# ατιμούλης



## Apus apus

Hello,

I just got this message :

χαχαχα Λουντοβίκο, ευχαριστώ, είσαι ατιμούλης αλλά γλυκός ατιμούλης 

I'm desperately looking for the exact translation or description of ατιμούλης but I can't find it or the translation is sometimes a bit alarming.

Can somebody help help me out of here ?

Thanks !
Λουντοβίκος


----------



## shawnee

A diminutive of ατιμία - dishonesty. The suffix ούλης renders it a term of endearment specially in the given context - a bit like saying, 'you're a cheeky one'.


----------



## elineo

shawnee said:


> A diminutive of ατιμία - dishonesty. The suffix ούλης renders it a term of endearment specially in the given context - a bit like saying, 'you're a cheeky one'.

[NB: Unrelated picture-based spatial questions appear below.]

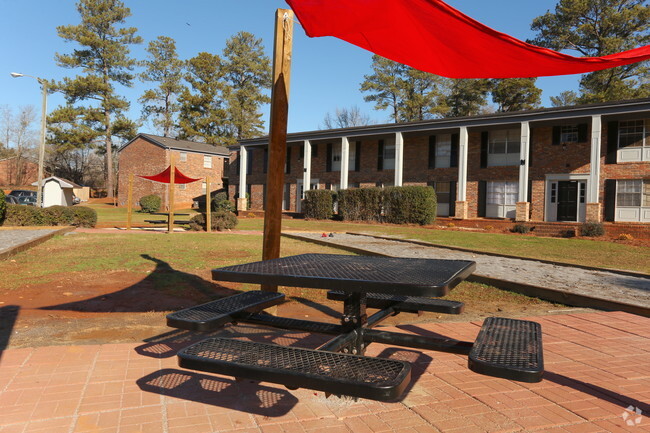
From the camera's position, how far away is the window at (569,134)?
24438 mm

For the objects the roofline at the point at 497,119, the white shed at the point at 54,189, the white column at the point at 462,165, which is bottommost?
the white shed at the point at 54,189

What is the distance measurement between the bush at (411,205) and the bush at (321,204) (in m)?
4.40

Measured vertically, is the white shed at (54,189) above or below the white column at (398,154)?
below

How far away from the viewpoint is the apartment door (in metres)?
24.2

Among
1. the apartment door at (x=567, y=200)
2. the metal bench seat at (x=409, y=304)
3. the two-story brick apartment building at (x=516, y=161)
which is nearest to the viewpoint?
the metal bench seat at (x=409, y=304)

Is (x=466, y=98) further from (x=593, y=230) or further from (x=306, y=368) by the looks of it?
(x=306, y=368)

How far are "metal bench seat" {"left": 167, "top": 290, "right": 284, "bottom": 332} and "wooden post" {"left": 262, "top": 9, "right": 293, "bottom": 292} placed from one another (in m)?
0.78

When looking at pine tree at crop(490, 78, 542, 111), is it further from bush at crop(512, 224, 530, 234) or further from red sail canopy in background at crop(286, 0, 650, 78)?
red sail canopy in background at crop(286, 0, 650, 78)

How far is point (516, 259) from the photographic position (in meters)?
10.3

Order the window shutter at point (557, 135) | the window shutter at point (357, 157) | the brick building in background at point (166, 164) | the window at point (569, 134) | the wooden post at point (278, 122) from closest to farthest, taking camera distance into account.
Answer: the wooden post at point (278, 122)
the window at point (569, 134)
the window shutter at point (557, 135)
the window shutter at point (357, 157)
the brick building in background at point (166, 164)

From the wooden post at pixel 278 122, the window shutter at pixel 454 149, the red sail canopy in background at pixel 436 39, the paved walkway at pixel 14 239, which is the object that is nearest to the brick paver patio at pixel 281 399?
the wooden post at pixel 278 122

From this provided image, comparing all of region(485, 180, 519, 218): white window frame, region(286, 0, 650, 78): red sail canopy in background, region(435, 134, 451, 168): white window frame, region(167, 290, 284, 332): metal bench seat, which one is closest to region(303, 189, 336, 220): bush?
region(435, 134, 451, 168): white window frame

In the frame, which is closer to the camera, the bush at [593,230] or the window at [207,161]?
the bush at [593,230]

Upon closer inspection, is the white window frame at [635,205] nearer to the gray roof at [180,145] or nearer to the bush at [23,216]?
the bush at [23,216]
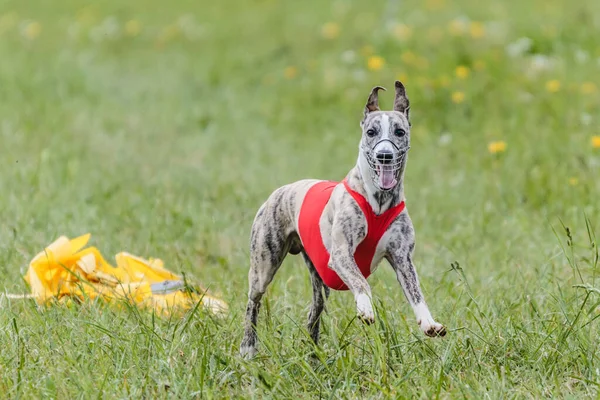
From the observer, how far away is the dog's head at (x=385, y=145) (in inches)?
137

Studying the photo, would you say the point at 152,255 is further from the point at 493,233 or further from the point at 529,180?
the point at 529,180

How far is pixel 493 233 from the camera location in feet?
20.4

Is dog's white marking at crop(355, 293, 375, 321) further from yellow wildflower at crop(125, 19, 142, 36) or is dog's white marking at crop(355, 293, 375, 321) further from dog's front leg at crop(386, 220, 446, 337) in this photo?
yellow wildflower at crop(125, 19, 142, 36)

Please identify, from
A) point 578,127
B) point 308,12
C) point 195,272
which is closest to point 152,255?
point 195,272

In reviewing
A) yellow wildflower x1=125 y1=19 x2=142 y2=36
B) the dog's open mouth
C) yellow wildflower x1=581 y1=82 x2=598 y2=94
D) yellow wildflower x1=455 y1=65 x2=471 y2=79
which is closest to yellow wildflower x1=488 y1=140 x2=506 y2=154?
yellow wildflower x1=581 y1=82 x2=598 y2=94

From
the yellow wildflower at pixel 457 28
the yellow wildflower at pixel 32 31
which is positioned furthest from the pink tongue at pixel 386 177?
the yellow wildflower at pixel 32 31

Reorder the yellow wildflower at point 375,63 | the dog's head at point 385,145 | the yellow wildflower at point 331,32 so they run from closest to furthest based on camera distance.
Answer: the dog's head at point 385,145
the yellow wildflower at point 375,63
the yellow wildflower at point 331,32

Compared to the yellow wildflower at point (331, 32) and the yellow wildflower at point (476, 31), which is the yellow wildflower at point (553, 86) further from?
the yellow wildflower at point (331, 32)

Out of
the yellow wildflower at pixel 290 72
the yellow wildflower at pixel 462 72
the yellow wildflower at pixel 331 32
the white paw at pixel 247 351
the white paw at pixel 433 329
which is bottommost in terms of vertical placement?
the white paw at pixel 247 351

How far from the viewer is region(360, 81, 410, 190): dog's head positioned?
3479 mm

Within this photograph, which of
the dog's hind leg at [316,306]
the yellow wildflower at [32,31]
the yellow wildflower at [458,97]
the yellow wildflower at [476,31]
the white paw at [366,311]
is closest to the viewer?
the white paw at [366,311]

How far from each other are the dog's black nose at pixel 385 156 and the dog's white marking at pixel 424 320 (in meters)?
0.53

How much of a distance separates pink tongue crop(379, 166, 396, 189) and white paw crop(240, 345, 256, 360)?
1.01 m

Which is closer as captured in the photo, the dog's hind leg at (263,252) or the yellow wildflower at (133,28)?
the dog's hind leg at (263,252)
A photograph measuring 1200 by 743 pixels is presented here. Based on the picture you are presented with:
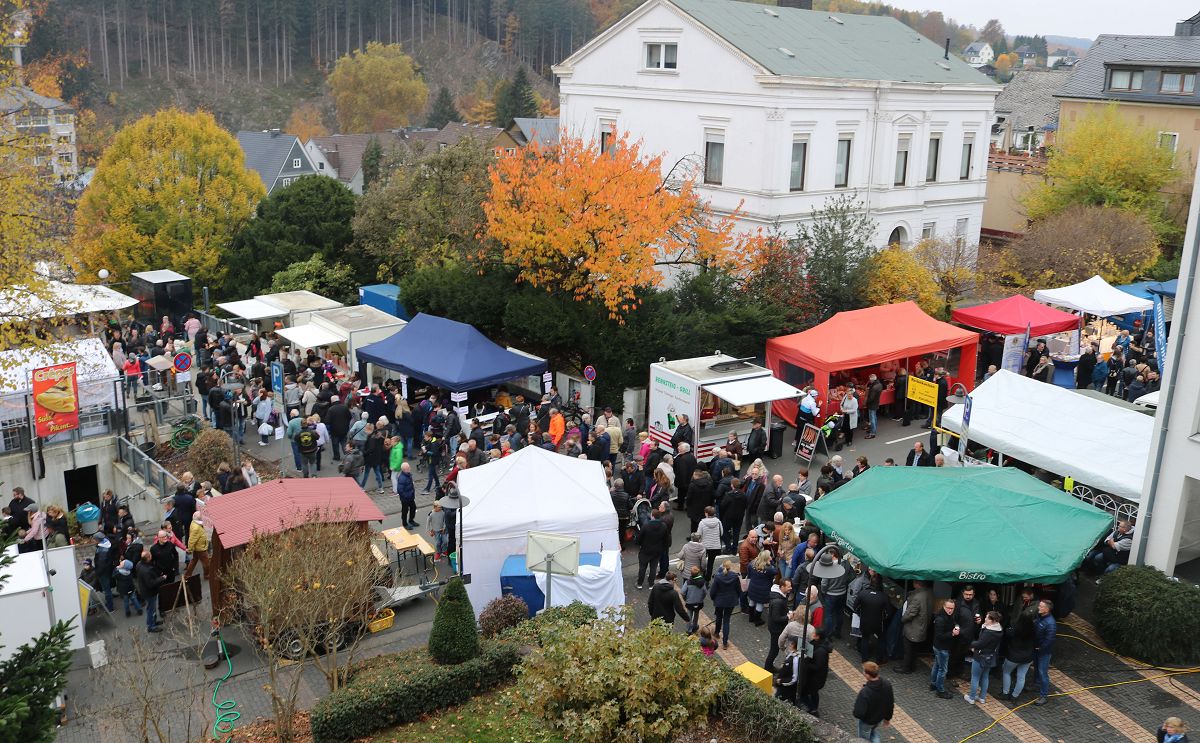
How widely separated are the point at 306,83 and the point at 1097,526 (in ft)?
369

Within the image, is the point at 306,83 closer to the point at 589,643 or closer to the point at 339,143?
the point at 339,143

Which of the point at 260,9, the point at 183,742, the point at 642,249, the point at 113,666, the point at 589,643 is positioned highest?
the point at 260,9

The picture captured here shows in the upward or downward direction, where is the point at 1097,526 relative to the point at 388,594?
upward

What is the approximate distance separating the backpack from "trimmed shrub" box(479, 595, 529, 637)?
707 centimetres

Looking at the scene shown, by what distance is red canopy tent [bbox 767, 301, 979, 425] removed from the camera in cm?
2225

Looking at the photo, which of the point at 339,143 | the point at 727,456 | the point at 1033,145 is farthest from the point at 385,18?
the point at 727,456

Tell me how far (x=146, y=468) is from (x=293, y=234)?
16.9 metres

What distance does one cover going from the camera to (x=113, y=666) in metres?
11.1

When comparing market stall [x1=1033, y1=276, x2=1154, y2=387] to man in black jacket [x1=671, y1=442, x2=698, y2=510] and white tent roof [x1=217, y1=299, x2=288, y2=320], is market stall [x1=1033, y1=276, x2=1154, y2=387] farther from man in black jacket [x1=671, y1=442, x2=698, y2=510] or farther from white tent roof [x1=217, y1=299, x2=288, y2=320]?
white tent roof [x1=217, y1=299, x2=288, y2=320]

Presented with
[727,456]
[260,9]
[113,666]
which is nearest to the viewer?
[113,666]

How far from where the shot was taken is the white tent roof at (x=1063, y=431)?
15531 mm

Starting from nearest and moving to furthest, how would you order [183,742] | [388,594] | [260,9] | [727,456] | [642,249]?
[183,742] < [388,594] < [727,456] < [642,249] < [260,9]

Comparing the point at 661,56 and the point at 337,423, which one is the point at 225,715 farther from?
the point at 661,56

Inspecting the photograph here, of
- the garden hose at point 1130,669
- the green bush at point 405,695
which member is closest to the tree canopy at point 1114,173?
the garden hose at point 1130,669
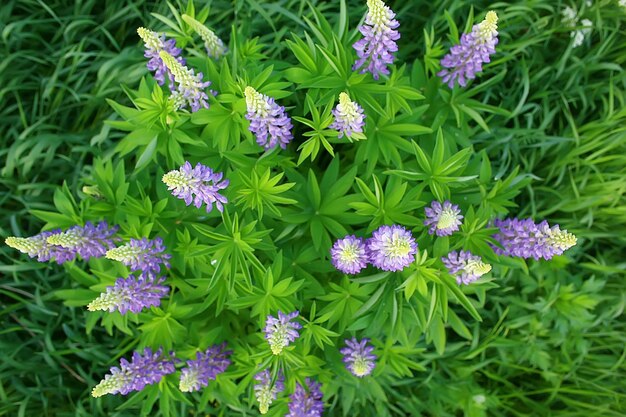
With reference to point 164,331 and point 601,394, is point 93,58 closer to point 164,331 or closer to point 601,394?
point 164,331

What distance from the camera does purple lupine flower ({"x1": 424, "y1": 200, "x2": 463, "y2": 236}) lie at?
171 centimetres

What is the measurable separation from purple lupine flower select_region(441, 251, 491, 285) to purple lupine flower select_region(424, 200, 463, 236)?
9 centimetres

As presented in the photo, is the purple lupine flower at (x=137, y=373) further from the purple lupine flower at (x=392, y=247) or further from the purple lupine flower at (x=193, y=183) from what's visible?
the purple lupine flower at (x=392, y=247)

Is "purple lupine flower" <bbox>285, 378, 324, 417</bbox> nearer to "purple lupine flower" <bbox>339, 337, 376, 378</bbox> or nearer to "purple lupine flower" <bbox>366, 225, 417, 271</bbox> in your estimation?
"purple lupine flower" <bbox>339, 337, 376, 378</bbox>

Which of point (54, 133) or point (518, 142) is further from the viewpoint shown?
point (54, 133)

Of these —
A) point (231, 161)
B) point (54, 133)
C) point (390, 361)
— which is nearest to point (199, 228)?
point (231, 161)

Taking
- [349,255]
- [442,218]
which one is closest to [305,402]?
[349,255]

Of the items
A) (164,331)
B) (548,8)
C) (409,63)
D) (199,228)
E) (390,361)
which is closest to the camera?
(199,228)

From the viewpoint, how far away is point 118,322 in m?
2.21

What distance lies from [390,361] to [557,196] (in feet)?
4.26

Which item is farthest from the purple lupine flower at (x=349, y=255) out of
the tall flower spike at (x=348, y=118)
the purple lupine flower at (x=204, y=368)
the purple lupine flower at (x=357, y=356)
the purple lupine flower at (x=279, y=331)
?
the purple lupine flower at (x=204, y=368)

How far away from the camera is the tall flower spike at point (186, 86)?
168 cm

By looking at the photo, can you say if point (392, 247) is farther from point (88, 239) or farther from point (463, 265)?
point (88, 239)

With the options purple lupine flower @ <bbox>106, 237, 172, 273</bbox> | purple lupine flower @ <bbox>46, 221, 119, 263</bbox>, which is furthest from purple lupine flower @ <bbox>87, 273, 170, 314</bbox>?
purple lupine flower @ <bbox>46, 221, 119, 263</bbox>
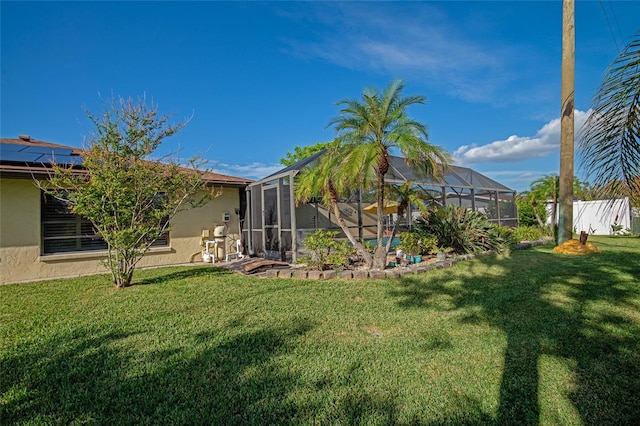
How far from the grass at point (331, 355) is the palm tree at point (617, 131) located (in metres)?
1.86

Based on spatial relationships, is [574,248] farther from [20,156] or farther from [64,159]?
[20,156]

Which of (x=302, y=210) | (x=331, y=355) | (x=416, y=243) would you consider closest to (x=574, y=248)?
(x=416, y=243)

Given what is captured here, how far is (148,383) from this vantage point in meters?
3.00

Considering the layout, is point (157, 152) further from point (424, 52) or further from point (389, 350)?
point (424, 52)

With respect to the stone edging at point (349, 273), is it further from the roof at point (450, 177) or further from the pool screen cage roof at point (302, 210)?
the roof at point (450, 177)

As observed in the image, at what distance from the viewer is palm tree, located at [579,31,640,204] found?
8.21ft

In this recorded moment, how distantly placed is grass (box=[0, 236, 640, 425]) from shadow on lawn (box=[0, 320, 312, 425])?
0.02 metres

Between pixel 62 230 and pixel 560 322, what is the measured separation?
1240 centimetres

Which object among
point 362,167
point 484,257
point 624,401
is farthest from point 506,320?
point 484,257

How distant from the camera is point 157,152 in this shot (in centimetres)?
802

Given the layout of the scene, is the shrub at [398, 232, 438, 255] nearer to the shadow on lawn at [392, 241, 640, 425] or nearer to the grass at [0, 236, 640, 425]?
the shadow on lawn at [392, 241, 640, 425]

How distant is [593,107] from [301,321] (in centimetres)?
420

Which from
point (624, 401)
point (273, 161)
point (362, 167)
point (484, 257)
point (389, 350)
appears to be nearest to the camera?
point (624, 401)

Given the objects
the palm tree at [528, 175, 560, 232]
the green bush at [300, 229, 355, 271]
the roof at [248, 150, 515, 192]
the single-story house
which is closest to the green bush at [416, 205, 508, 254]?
the roof at [248, 150, 515, 192]
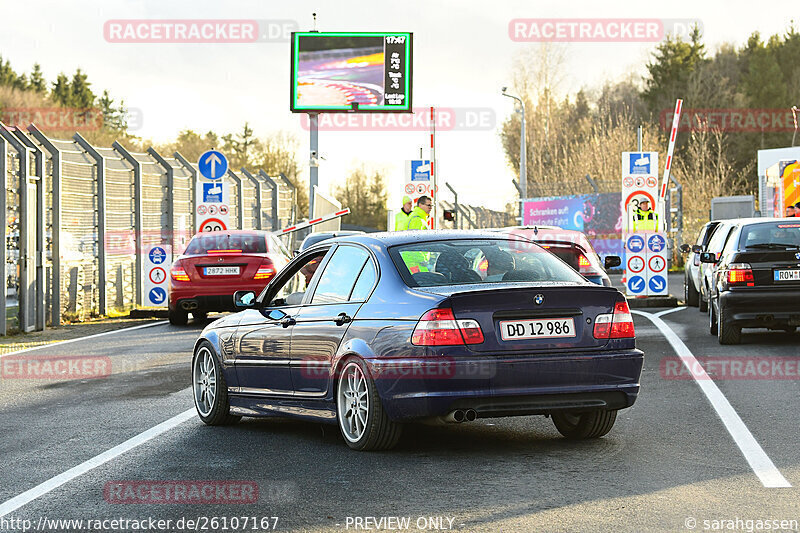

It isn´t at all offensive, means clever too


----------



## Apus apus

Ok, this was helpful ! Thanks Shawnee & Elineo !


----------



## ilias.perea

elineo said:


> It isn´t at all offensive, means clever too



Unless it is used ironically as is the case in the end of the very well known joke (at least in Greek): "Ατιμούλη! Είσαι και μαρτυριάρης, ε;"


----------



## Apus apus

Good to know. Thanks Ilias.Perea


----------



## Andrious

elineo said:


> It isn´t at all offensive, means clever too



Well, "ατιμούλης" (here and generally) sounds to me a very little bit offensive, because it's followed by "αλλά γλυκός", which means something good. But the whole sentence here is friendly.


----------



## Apus apus

Thank you very much Andrious ! It is a sentence of my Greek teacher Moscha, our class has a kind of a joke-relationship with her. She is really funny !

Apus


----------



## Αλέξανδρος

"You're a sweet little rascal", would be my loose translation.


----------



## Apus apus

Oh, ok thank you Αλεξανδρος !


----------